Sabtu, 28 Oktober 2017

Hadis Maudlu'


PENDAHULUAN
Salah satu isu yang yang tidak pernah selesai dibahas adalah tentang pemalsuan hadits yang dilakukan oleh beberapa orang. Di dunia ini, tidak ada seorangpun yang membuat-buat hadits dusta kecuali akan terkuak kepalsuannya. Meskipun begitu, adanya hadits maudhu’sangat membahayakan bagi umat Islam, apalagi orang awam yang tidak mengetahui seluk beluk hadits.
Hadits merupakan sumber ajaran kedua setelah Al-Quran yang keberadaannya sebagai tafsir Al-Quran bersifat mujmal, sangat penting untuk memberikan informasi, petunjuk maupun pengetahuan-pengetahuan lain yang membutuhkan keterangan jelas. Sabda-sabda Rasulullah SAW inilah yang menuntun kita ke arah yang benar, di ridloi-Nya dan mengajarkan kepada kita bagaimana ibadah yang baik dan benar.
Namun, sedikit sekali orang yang menyadari bahwa seiring dengan berkembangnya zaman, ada beberapa orang licik yang mempunyai maksud tertentu untuk merubah redaksi suatu hadits. Baik dari segi rawi maupun matannya. Meskipun para ulama telah berusaha melawannya, namun tak dapat dipungkiri bahwa hadits-hadits tersebut masih dapat ditemui hingga sekarang. Sebagai umat Islam kita juga mempunyai andil yang besar dalam pencegahan menyebarnya hadits palsu tersebut juga adanya pengkajian tentang hadits maudhu’ atau lebih dikenal dengan istilah pemalsuan hadits
1
PEMBAHASAN
2.1  Pengertian Hadits Palsu
Dalam bahasa Arab, hadits palsu disebut al-Hadis al-Maudhu’ (الحديث الموضوع). Hadits secara bahasa berarti الجديد, yaitu sesuatu yang baru. Selain itu hadits pun berarti (الخبر ) berita. Yaitu sesuatu yang diberitakan, diperbincangkan, dan dipindahkan  dari seseorang kepada orang yang lain.
Al-maudhu’ dari kata al-wadh’ (الوضع), yang berarti meletakkan, menjatuhkan, memalsukan dan menempelkan/menisbatkan.
            Adapun pengertian hadits maudhu’ (hadits palsu) secara istilah ialah:
ما نسب الى رسول الله صلى الله عليه و السلام إختلافا و كذبا ممّا لم يقله أويقره
Apa-apa yang disandarkan kepada Rasulullah secara dibuat-buat dan dusta, padahal beliau tidak mengatakan dan memperbuatnya.
Ada sebagian yang mengatakan bahwa hadits maudhu’ adalah “Hadis yang dibuat oleh seorang (pendusta) yang ciptaannya dinisbatkan kepada Rasulullah secara paksa dan dusta, baik sengaja maupun tidak.”

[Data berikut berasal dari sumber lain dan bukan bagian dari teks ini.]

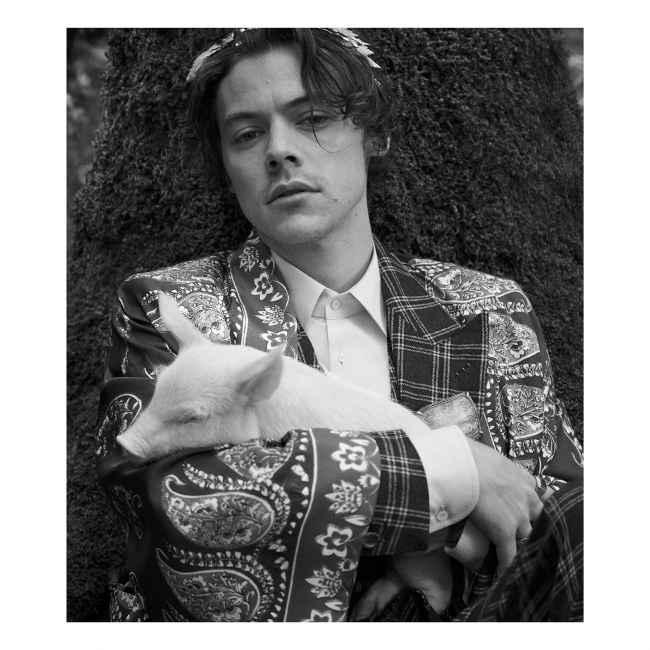 Harry Styles en campaña de Gucci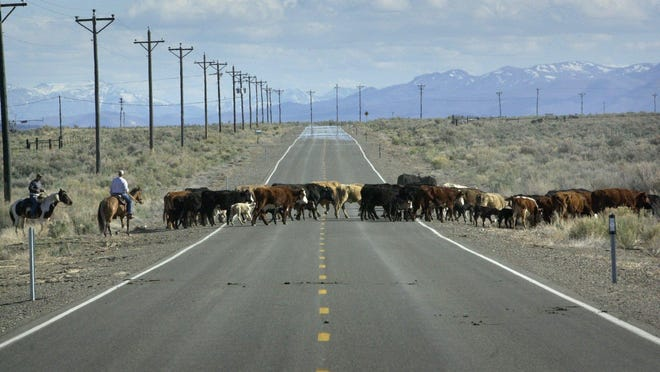 Cattle cross the road in Paradise Valley in 2002 on their way to their grazing areas on public land in the nearby mountains.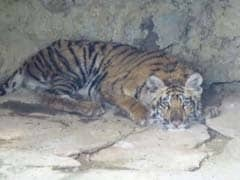 Another Tiger Found Dead In Madhya Pradesh Park, 3 Arrested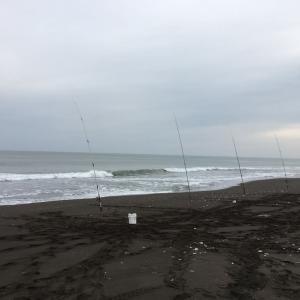 鮭釣り2020 海水温の影響かあいつの猛攻が・・・そして旭川にも奴が現れた!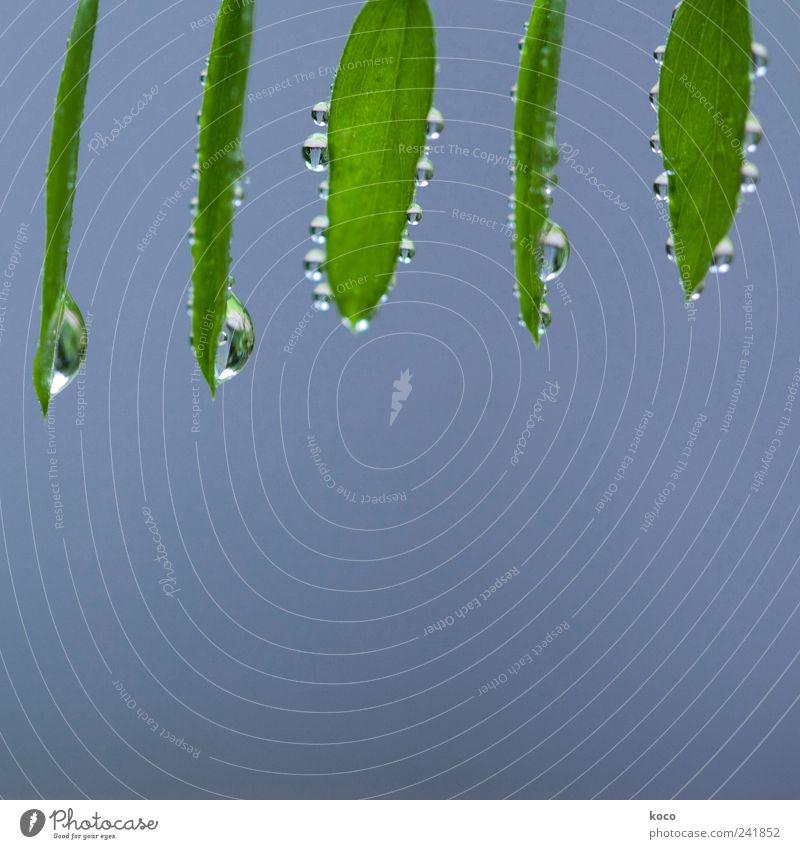 Blatterln mit Tropferln für Manun Natur blau schön grün Wasser Sommer Leben Frühling Glück oben Freundschaft Zufriedenheit frisch nass Fröhlichkeit
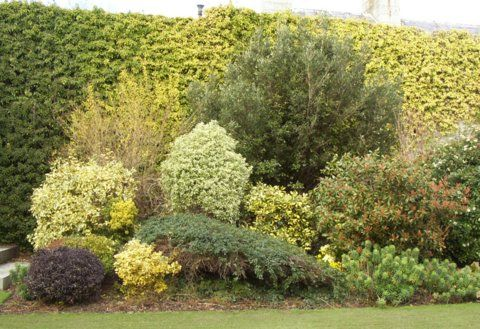 Ahhhhh shades of green art gardening for Garden trees england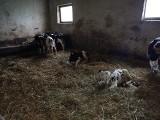 Gospodarstwo grozy pod Kutnem. Łódzki OTOZ Animals wkroczył do akcji. Drastyczne zdjęcia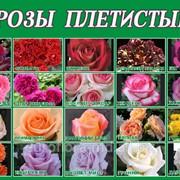 Розы плетистые в Молдове, 20 сортов фото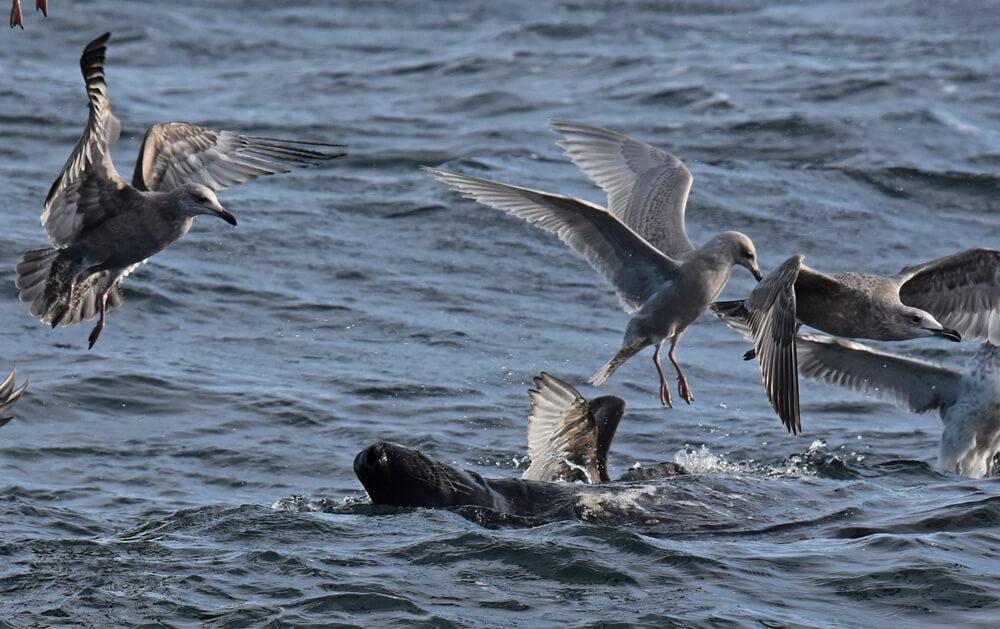 Un phoque et des oiseaux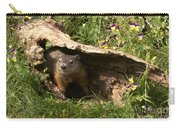 Woodchuck Ready For Spring Carry-all Pouch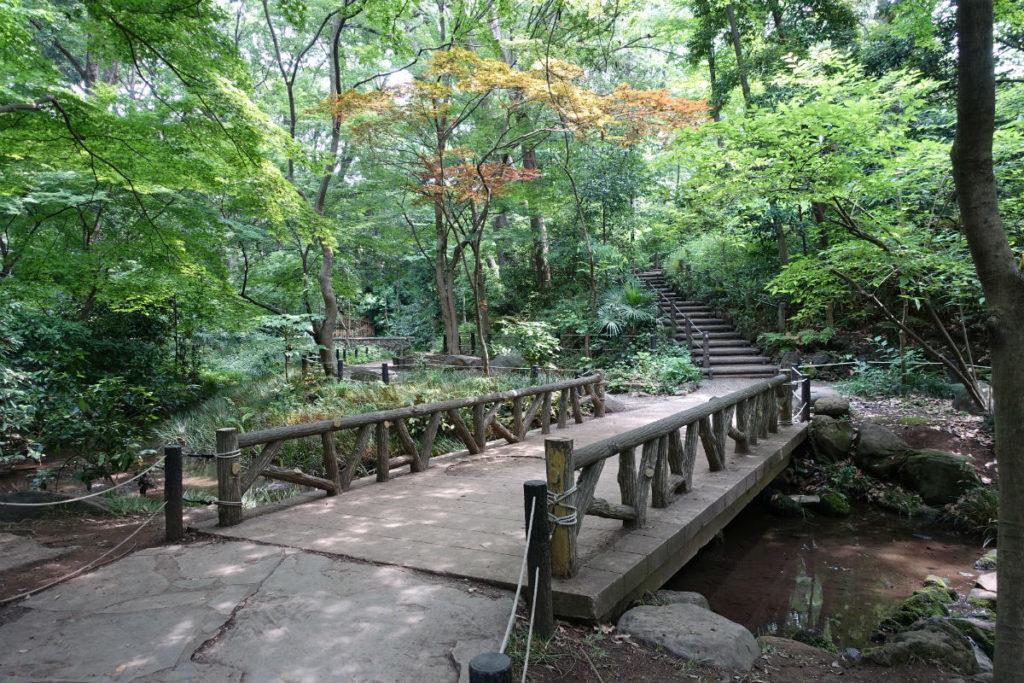 有栖川宮記念公園 沢と橋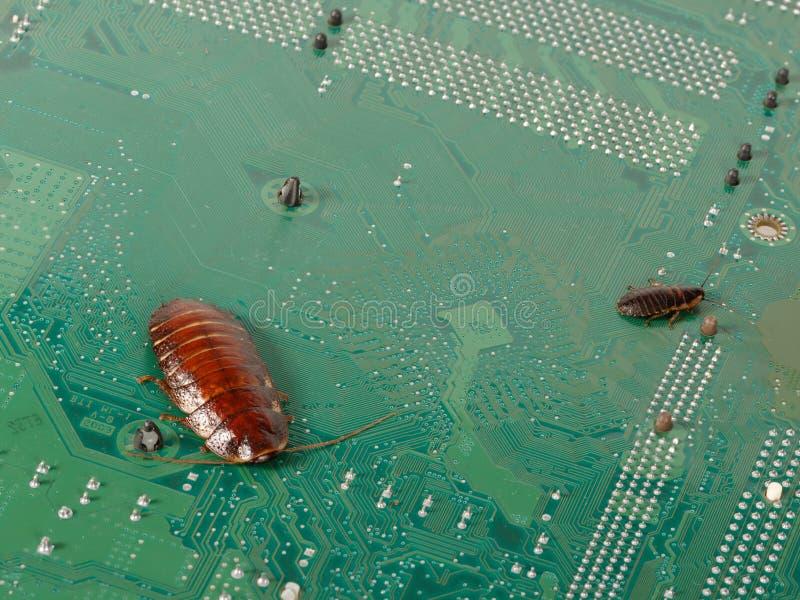 Большие и малые тараканы на микросхемах компьютера Концепция стоковое изображение rf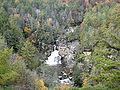 Tsuga caroliniana Linville Falls 2.jpg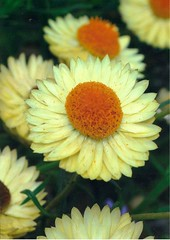 annual plant, flower, yellow, plant, gerbera, daisy, macro photography, herb, flora, chrysanths, daisy, petal,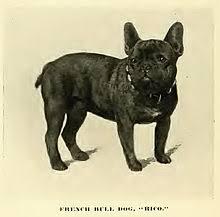 grown white french bulldog. Perfect Bulldog French Bulldog Inside Grown White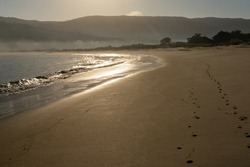 A beautiful golden sandy beach with glistening waves and tracks in the sand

2.2  Sejarah Pemalsuan Hadits
Ulama dan pemikir Islam berbeda pendapat mengenai kapan pertama kali terjadi pemalsuan hadis:
1.       Menurut Ahmad Amin, bahwa hadits palsu terjadi sejak jaman Rasulullah Saw, beliau beralasan dengan sebuah hadits yang matannyaمن كذب عليّ متعمّدا فليتبوّأ مقعده من النّار . Menurutnya hadits tersebut menggambarkan kemungkinan pada zaman Rasulullah Saw. telah terjadi pemalsuan hadits. Akan tetapi pendapat ini kurang disetujui oleh H.Mudatsir didalam bukunya Ilmu Hadits, dengan alasan Ahmad Amin tidak mempunyai alasan secara histories, selain itu pemalsuan hadits dijaman Rasulullah Saw. tidak tercantum didalam kitab-kitab standar yang berkaitan dengan Asbabul Wurud dan data menunjukan sepanjang masa Rasulullah SAW tidak pernah ada seorang sahabatpun yang sengaja berbuat dusta kepadanya.
2.       Menurut jumhur muhadditsin, bahwa hadits telah mengalami pemalsuan sejak jaman khalifah Ali bin Abi Thalib. Sebelum terjadi pertentangan antara Ali bin Abi Thalib dengan Muawiyah bin Abu Sufyan, hadits masih bisa dikatakan selamat dari pemalsuan.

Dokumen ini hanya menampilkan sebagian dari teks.